__TASK STATEMENT__
Please go through all the rows below, swap every "seated man" for "sitting man" and leave everything else unchanged. Leave the pictures out of your answer.

__PROVIDED MATERIAL__

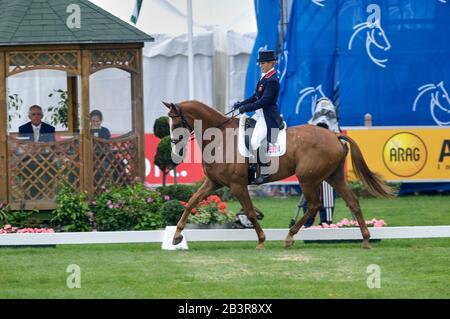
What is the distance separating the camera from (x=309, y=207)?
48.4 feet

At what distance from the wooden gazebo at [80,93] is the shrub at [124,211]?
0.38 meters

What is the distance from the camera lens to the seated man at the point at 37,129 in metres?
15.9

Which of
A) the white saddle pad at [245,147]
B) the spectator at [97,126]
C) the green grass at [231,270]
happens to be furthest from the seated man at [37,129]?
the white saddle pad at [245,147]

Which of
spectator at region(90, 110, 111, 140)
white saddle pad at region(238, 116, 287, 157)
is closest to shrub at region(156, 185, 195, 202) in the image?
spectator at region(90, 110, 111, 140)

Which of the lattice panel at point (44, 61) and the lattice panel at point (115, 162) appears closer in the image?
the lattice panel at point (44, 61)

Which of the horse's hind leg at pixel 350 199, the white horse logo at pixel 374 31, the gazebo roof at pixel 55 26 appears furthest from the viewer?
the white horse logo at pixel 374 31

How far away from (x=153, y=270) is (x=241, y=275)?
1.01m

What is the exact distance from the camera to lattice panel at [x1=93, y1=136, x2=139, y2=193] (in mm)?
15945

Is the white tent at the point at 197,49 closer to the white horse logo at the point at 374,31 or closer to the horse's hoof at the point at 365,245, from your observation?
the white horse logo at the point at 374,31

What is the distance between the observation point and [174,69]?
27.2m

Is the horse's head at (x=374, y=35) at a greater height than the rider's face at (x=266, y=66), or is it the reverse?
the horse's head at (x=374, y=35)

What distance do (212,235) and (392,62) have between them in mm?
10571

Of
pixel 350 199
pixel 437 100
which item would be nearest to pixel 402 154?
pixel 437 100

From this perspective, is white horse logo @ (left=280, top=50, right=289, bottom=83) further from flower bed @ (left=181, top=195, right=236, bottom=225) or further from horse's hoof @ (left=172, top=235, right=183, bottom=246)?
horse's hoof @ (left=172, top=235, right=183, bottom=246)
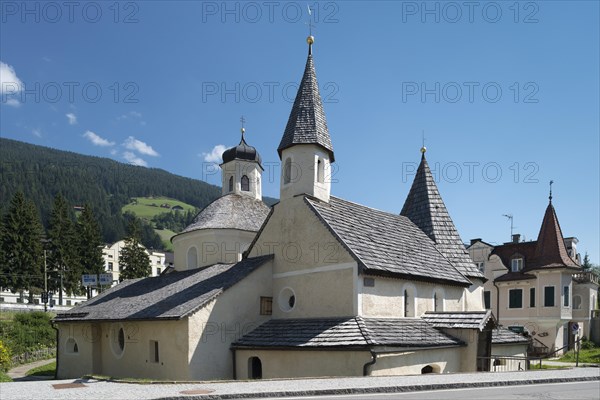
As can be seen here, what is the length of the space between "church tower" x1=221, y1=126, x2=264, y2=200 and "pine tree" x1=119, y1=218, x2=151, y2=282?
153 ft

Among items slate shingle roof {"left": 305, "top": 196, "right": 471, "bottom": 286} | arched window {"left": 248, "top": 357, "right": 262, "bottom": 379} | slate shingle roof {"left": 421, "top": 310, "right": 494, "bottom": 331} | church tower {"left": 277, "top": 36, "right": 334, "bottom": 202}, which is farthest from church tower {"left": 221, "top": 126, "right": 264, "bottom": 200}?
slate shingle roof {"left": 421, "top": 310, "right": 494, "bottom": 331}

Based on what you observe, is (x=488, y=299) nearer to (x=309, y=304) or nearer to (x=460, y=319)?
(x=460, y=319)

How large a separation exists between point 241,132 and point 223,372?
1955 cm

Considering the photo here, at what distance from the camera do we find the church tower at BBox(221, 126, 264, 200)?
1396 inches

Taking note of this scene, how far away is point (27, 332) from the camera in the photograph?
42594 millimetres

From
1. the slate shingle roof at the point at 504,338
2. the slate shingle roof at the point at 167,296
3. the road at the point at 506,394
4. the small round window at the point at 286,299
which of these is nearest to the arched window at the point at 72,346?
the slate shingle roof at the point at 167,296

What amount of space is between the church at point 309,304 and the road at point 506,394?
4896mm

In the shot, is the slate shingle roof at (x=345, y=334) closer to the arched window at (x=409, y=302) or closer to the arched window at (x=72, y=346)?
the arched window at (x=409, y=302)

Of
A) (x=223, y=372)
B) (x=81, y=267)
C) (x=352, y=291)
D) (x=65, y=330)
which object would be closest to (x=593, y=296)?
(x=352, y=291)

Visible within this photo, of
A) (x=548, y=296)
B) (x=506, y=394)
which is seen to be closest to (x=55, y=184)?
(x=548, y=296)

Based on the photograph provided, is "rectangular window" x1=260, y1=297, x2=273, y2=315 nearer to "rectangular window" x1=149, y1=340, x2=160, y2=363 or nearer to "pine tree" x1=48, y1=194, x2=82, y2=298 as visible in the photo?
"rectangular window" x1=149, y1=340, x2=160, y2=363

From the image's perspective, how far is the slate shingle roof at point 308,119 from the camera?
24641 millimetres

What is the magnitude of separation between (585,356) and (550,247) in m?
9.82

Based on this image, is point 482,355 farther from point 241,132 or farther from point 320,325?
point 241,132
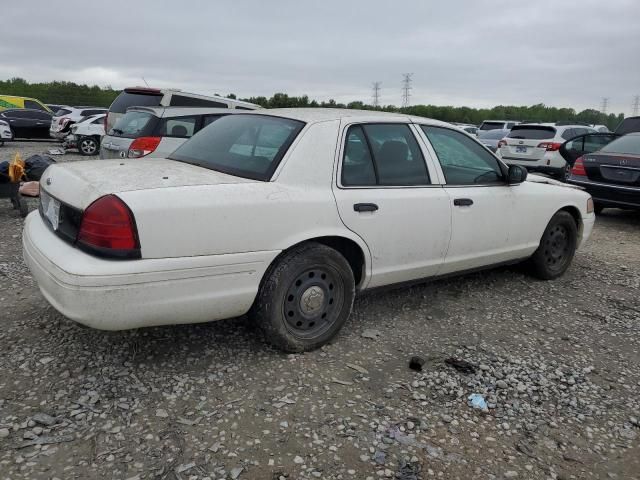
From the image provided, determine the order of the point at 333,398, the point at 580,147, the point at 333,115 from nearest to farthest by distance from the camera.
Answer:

__ANSWER BELOW__
What is the distance separating the camera from (x=309, y=207)?
48.4 feet

At what distance from the wooden gazebo at [80,93] is the shrub at [124,211]?
0.38 meters

What is the distance from the camera lens to the sitting man at the point at 37,129 in metres?
15.9

Which of
A) the white saddle pad at [245,147]
B) the spectator at [97,126]
C) the green grass at [231,270]
happens to be furthest from the sitting man at [37,129]?
the white saddle pad at [245,147]

Which of
spectator at region(90, 110, 111, 140)
white saddle pad at region(238, 116, 287, 157)
is closest to shrub at region(156, 185, 195, 202) in the image?
spectator at region(90, 110, 111, 140)

Which of the lattice panel at point (44, 61) and the lattice panel at point (115, 162) appears closer in the image?
the lattice panel at point (44, 61)

Which of the horse's hind leg at pixel 350 199, the white horse logo at pixel 374 31, the gazebo roof at pixel 55 26 appears furthest from the viewer?
the white horse logo at pixel 374 31

How far away from (x=153, y=270) is (x=241, y=275)?
1.01m

What is the exact distance from the camera to lattice panel at [x1=93, y1=136, x2=139, y2=193] (in mm)?
15945

Is the white tent at the point at 197,49 closer to the white horse logo at the point at 374,31 or closer to the horse's hoof at the point at 365,245, from your observation?
the white horse logo at the point at 374,31

What is the distance between the observation point and [174,69]?
27.2m

Is the horse's head at (x=374, y=35) at a greater height than the rider's face at (x=266, y=66), or is it the reverse?
the horse's head at (x=374, y=35)

What distance do (212,235) and (392,62) have between them in mm?
10571

Of
pixel 350 199
pixel 437 100
which item would be nearest to pixel 402 154?
pixel 437 100

From this perspective, is white horse logo @ (left=280, top=50, right=289, bottom=83) further from flower bed @ (left=181, top=195, right=236, bottom=225) or further from horse's hoof @ (left=172, top=235, right=183, bottom=246)?
horse's hoof @ (left=172, top=235, right=183, bottom=246)
As can be seen here, what is the length of the space between "church tower" x1=221, y1=126, x2=264, y2=200 and "pine tree" x1=119, y1=218, x2=151, y2=282?
153 ft

Among items slate shingle roof {"left": 305, "top": 196, "right": 471, "bottom": 286} | arched window {"left": 248, "top": 357, "right": 262, "bottom": 379} | slate shingle roof {"left": 421, "top": 310, "right": 494, "bottom": 331} | church tower {"left": 277, "top": 36, "right": 334, "bottom": 202}, which is farthest from church tower {"left": 221, "top": 126, "right": 264, "bottom": 200}?
slate shingle roof {"left": 421, "top": 310, "right": 494, "bottom": 331}

Based on what you observe, is (x=488, y=299) nearer to (x=309, y=304) or nearer to (x=460, y=319)?
(x=460, y=319)

How large a separation exists between point 241,132 and point 223,372?
1955 cm

Considering the photo here, at what distance from the camera do we find the church tower at BBox(221, 126, 264, 200)?
1396 inches

Taking note of this scene, how far away is point (27, 332) from the camera in the photograph?
42594 millimetres

From
1. the slate shingle roof at the point at 504,338
2. the slate shingle roof at the point at 167,296
3. the road at the point at 506,394
4. the small round window at the point at 286,299
which of these is nearest to the arched window at the point at 72,346?
the slate shingle roof at the point at 167,296

What amount of space is between the church at point 309,304 and the road at point 506,394?
4896mm

In the shot, is the slate shingle roof at (x=345, y=334) closer to the arched window at (x=409, y=302) or closer to the arched window at (x=72, y=346)?
the arched window at (x=409, y=302)

Of
A) (x=223, y=372)
B) (x=81, y=267)
C) (x=352, y=291)
D) (x=65, y=330)
which object would be closest to (x=593, y=296)?
(x=352, y=291)

Visible within this photo, of
A) (x=548, y=296)
B) (x=506, y=394)
which is seen to be closest to (x=55, y=184)?
(x=548, y=296)

Based on the photograph provided, is "rectangular window" x1=260, y1=297, x2=273, y2=315 nearer to "rectangular window" x1=149, y1=340, x2=160, y2=363 or nearer to "pine tree" x1=48, y1=194, x2=82, y2=298 as visible in the photo?
"rectangular window" x1=149, y1=340, x2=160, y2=363

From the image's perspective, how far is the slate shingle roof at point 308,119 from the camera?
24641 millimetres

What is the magnitude of separation between (585,356) and (550,247) in m?
9.82

Based on this image, is point 482,355 farther from point 241,132 or farther from point 320,325?
point 241,132
From the image provided, determine the order of the point at 333,398, the point at 580,147, the point at 333,115 from nearest to farthest by distance from the camera.
Answer:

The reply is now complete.